Blueprint Developer Manual / Version 2304
Table Of Contents
The signCookie.privateKey
and signCookie.publicKey
properties are used to configure a RSA key pair that is used to recognize returning unknown visitors via a signed token.
The token is created and verified by com.coremedia.blueprint.elastic.social.cae.guid.GuidCookieHandler
.
Private and public key must be set via Spring Settings for all deployed blueprint CAE instances.

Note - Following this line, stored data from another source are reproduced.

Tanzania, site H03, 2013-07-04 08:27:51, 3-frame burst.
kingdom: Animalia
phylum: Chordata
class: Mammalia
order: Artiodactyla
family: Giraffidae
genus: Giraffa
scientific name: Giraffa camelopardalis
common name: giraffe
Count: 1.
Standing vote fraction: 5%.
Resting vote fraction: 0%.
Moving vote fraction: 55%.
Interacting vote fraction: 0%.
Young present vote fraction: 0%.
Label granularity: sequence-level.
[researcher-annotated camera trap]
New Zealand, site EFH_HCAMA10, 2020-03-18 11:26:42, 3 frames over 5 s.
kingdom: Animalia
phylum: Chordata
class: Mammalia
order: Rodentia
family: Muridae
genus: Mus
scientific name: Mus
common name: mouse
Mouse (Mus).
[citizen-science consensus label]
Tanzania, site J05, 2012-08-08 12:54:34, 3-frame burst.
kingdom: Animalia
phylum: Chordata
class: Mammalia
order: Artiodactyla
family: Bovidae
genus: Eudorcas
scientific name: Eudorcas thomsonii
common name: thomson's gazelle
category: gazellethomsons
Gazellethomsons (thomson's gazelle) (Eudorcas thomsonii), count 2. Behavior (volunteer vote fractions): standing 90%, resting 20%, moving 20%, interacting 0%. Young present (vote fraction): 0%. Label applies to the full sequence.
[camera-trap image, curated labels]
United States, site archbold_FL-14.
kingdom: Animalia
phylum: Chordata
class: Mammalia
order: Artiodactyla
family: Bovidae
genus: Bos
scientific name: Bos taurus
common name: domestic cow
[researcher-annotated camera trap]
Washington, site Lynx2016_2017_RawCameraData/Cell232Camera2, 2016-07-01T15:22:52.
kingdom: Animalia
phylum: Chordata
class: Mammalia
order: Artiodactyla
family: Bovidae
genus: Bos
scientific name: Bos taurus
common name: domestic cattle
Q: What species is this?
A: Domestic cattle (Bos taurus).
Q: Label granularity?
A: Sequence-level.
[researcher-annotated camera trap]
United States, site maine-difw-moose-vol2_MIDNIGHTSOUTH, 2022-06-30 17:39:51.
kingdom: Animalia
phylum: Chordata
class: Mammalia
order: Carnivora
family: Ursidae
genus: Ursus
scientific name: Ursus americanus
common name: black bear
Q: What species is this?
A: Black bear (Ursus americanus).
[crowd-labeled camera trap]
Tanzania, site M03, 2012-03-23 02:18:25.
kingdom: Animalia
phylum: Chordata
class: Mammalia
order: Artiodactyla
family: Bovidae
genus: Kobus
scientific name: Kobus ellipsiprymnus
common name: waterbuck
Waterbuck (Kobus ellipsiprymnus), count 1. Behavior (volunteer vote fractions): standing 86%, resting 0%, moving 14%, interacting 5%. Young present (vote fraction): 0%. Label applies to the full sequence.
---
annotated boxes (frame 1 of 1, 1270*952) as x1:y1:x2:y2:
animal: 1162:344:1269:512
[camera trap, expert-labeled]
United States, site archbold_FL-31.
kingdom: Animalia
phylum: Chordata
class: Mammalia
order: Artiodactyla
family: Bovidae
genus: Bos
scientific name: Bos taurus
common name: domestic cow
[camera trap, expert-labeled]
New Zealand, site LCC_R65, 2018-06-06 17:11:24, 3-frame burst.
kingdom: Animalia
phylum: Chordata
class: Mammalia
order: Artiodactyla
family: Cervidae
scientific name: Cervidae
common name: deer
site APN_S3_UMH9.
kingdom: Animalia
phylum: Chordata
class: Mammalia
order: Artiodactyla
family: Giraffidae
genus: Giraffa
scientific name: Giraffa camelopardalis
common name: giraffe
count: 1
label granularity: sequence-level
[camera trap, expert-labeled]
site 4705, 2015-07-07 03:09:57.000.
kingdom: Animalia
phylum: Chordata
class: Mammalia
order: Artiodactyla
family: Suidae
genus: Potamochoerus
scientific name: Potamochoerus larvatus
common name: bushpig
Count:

The recommended way to create a key pair is to use external tools like OpenSSL. To generate a key pair with OpenSSL follow these steps:
Generate Private Key:
openssl genpkey -algorithm RSA -pkeyopt rsa_keygen_bits:2048 -out private-key.pem
Show Private Key:
openssl pkey -in private-key.pem -text
Generate corresponding Public Key:
openssl pkey -in private-key.pem -out public-key.pem -pubout
Show Public Key:
openssl pkey -in public-key.pem -pubin -text
Another possible way to generate a key pair is to create a custom JVM based tool using the Java standard library classes
java.security.KeyFactory
and java.security.KeyPairGenerator
.
A third but less recommended way is to simply not configure these keys, start your CAE instance and then copy the key pair from that CAE's log file. The generated key pair is logged at level WARN.